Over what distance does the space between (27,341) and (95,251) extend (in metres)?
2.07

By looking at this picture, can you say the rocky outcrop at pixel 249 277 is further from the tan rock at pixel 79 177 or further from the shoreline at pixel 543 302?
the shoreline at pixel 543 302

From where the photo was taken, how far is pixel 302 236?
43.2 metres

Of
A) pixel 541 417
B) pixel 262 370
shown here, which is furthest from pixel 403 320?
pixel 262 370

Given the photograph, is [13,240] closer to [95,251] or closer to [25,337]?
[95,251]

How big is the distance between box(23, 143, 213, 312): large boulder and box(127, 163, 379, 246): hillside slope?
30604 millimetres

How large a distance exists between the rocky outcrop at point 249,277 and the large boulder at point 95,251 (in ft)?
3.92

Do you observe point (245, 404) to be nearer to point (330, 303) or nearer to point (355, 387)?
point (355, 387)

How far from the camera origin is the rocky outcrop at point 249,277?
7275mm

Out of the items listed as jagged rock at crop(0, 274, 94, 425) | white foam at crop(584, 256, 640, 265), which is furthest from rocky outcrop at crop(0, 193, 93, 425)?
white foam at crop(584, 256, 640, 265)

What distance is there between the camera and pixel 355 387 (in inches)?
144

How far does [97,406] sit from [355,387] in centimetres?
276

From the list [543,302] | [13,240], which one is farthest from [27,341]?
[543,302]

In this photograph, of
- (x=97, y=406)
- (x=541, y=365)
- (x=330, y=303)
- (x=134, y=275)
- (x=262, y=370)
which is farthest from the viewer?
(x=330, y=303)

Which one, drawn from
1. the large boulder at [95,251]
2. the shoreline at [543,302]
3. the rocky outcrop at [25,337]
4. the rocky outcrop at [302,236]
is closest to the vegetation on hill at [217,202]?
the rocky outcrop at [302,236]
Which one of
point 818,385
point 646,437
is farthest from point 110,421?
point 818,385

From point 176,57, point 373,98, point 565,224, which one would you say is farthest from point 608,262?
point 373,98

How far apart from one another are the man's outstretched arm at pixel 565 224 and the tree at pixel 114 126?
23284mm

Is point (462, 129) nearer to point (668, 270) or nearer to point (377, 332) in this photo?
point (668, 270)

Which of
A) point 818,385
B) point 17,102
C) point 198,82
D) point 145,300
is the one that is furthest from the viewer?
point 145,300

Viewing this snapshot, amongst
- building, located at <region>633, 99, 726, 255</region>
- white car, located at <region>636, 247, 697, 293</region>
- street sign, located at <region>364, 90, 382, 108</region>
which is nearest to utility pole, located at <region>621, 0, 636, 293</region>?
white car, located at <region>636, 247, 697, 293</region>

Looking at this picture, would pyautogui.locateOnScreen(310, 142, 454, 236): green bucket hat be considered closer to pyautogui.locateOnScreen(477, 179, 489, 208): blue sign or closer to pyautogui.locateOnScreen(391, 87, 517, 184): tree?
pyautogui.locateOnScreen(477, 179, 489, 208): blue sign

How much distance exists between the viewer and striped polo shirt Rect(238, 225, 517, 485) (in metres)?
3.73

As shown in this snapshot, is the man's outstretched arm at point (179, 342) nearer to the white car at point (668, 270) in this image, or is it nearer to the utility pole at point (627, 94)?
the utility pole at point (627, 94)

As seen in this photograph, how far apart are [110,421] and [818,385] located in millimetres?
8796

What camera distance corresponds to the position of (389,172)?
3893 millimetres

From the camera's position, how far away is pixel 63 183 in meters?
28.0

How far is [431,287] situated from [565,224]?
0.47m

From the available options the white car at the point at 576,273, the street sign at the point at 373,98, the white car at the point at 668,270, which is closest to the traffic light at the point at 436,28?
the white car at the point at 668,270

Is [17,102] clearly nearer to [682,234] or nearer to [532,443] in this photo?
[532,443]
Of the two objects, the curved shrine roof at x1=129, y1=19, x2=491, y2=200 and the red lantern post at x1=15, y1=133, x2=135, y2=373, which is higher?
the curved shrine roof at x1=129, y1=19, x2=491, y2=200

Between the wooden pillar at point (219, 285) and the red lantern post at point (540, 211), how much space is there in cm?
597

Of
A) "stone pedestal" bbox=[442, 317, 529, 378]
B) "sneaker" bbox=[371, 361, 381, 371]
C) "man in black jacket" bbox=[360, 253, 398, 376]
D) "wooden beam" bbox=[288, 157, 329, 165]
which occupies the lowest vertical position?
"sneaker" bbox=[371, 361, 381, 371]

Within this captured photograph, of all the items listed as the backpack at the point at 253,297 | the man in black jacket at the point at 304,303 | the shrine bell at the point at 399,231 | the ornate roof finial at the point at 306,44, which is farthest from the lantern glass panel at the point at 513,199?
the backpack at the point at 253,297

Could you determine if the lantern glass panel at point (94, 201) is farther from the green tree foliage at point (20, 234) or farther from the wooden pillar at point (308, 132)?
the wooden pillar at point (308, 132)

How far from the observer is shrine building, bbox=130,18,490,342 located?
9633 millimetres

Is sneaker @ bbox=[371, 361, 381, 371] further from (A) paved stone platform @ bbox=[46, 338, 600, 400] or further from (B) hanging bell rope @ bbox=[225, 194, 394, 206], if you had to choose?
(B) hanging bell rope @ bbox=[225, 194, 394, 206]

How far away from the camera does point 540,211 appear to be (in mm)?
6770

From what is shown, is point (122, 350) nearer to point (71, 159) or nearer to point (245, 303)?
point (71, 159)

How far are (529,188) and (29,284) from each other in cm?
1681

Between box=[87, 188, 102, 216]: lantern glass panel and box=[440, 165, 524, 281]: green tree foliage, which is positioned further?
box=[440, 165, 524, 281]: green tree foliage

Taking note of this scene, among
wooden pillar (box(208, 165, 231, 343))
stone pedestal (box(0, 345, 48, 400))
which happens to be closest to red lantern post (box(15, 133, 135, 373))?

- **WORK INSTRUCTIONS**:
Reproduce all the records precisely.

- **WRITTEN ANSWER**:
Over what distance does the space between (27,341) and (95,251) extend (in metres)?
2.07

By looking at this picture, can you say the rocky outcrop at pixel 249 277 is further from the tan rock at pixel 79 177 or further from the shoreline at pixel 543 302?
the shoreline at pixel 543 302

From where the photo was taken, how far is pixel 302 236?
43.2 metres

Of
A) pixel 541 417
B) pixel 262 370
shown here, which is furthest from pixel 403 320?
pixel 262 370

Given the photograph, is [13,240] closer to [95,251] or closer to [25,337]?
[95,251]

How big is the distance between box(23, 143, 213, 312): large boulder and box(127, 163, 379, 246): hillside slope?
30604 millimetres

How large a distance exists between the rocky outcrop at point 249,277 and the large boulder at point 95,251 (in ft)?
3.92

Do you observe point (245, 404) to be nearer to point (330, 303) or nearer to point (355, 387)?
point (355, 387)

How far from the camera origin is the rocky outcrop at point 249,277?
7275mm

Out of the items listed as jagged rock at crop(0, 274, 94, 425) | white foam at crop(584, 256, 640, 265), which is furthest from rocky outcrop at crop(0, 193, 93, 425)?
white foam at crop(584, 256, 640, 265)

What distance is there between the camera and pixel 355 387 (in inches)?
144

How far does [97,406] sit from [355,387] in centimetres?
276

From the list [543,302] | [13,240], which one is farthest from [27,341]?
[543,302]

In this photograph, of
- (x=97, y=406)
- (x=541, y=365)
- (x=330, y=303)
- (x=134, y=275)
- (x=262, y=370)
which is farthest from the viewer?
(x=330, y=303)

Which one, drawn from
1. the large boulder at [95,251]
2. the shoreline at [543,302]
3. the rocky outcrop at [25,337]
4. the rocky outcrop at [302,236]
is closest to the vegetation on hill at [217,202]?
the rocky outcrop at [302,236]
Which one of
point 818,385
point 646,437
is farthest from point 110,421?
point 818,385

From point 176,57, point 373,98, point 565,224, which one would you say is farthest from point 608,262?
point 373,98

How far apart from one another are the man's outstretched arm at pixel 565 224 and the tree at pixel 114 126?
23284mm

Is point (462, 129) nearer to point (668, 270) or nearer to point (377, 332) in this photo?
point (668, 270)

Which of
A) point 818,385
B) point 17,102
C) point 198,82
D) point 145,300
is the one that is furthest from the viewer?
point 145,300

Viewing this snapshot, amongst
- building, located at <region>633, 99, 726, 255</region>
- white car, located at <region>636, 247, 697, 293</region>
- street sign, located at <region>364, 90, 382, 108</region>
which is nearest to utility pole, located at <region>621, 0, 636, 293</region>?
white car, located at <region>636, 247, 697, 293</region>

Looking at this picture, would pyautogui.locateOnScreen(310, 142, 454, 236): green bucket hat be considered closer to pyautogui.locateOnScreen(477, 179, 489, 208): blue sign or closer to pyautogui.locateOnScreen(391, 87, 517, 184): tree?
pyautogui.locateOnScreen(477, 179, 489, 208): blue sign

How much distance exists between the viewer and striped polo shirt Rect(238, 225, 517, 485) (in metres)?
3.73

As shown in this snapshot, is the man's outstretched arm at point (179, 342) nearer to the white car at point (668, 270) in this image, or is it nearer to the utility pole at point (627, 94)?
the utility pole at point (627, 94)

As seen in this photograph, how far apart are [110,421] and [818,385] located in millimetres?
8796

What camera distance corresponds to the position of (389,172)?
3893 millimetres

From the camera's position, how far away is pixel 63 183 in meters?
28.0

How far is [431,287] situated from [565,224]?
0.47m

From the available options the white car at the point at 576,273, the street sign at the point at 373,98, the white car at the point at 668,270, which is closest to the traffic light at the point at 436,28?
the white car at the point at 668,270

Is [17,102] clearly nearer to [682,234] or nearer to [532,443] in this photo?
[532,443]
Of the two objects, the curved shrine roof at x1=129, y1=19, x2=491, y2=200 and the red lantern post at x1=15, y1=133, x2=135, y2=373, which is higher?
the curved shrine roof at x1=129, y1=19, x2=491, y2=200

Between the wooden pillar at point (219, 285) and the red lantern post at point (540, 211), how much space is there in cm?
597

Of
A) "stone pedestal" bbox=[442, 317, 529, 378]
B) "sneaker" bbox=[371, 361, 381, 371]
C) "man in black jacket" bbox=[360, 253, 398, 376]
D) "wooden beam" bbox=[288, 157, 329, 165]
which occupies the lowest vertical position?
"sneaker" bbox=[371, 361, 381, 371]

Within this captured photograph, of all the items listed as the backpack at the point at 253,297 | the man in black jacket at the point at 304,303 | the shrine bell at the point at 399,231 | the ornate roof finial at the point at 306,44, which is farthest from the lantern glass panel at the point at 513,199?
the backpack at the point at 253,297

Could you determine if the lantern glass panel at point (94, 201) is farther from the green tree foliage at point (20, 234) or farther from the wooden pillar at point (308, 132)?
the wooden pillar at point (308, 132)

How far from the observer is shrine building, bbox=130,18,490,342 located?
9633 millimetres

Is sneaker @ bbox=[371, 361, 381, 371] further from (A) paved stone platform @ bbox=[46, 338, 600, 400] or further from (B) hanging bell rope @ bbox=[225, 194, 394, 206], if you had to choose?
(B) hanging bell rope @ bbox=[225, 194, 394, 206]

How far away from the camera does point 540,211 appear to be (in mm)?
6770

From what is shown, is point (122, 350) nearer to point (71, 159) or nearer to point (245, 303)?
point (71, 159)

How far are (529,188) and (29,284) from each other in cm?
1681

Between box=[87, 188, 102, 216]: lantern glass panel and box=[440, 165, 524, 281]: green tree foliage, which is positioned further?
box=[440, 165, 524, 281]: green tree foliage

Taking note of this scene, among
wooden pillar (box(208, 165, 231, 343))
stone pedestal (box(0, 345, 48, 400))
which happens to be closest to red lantern post (box(15, 133, 135, 373))?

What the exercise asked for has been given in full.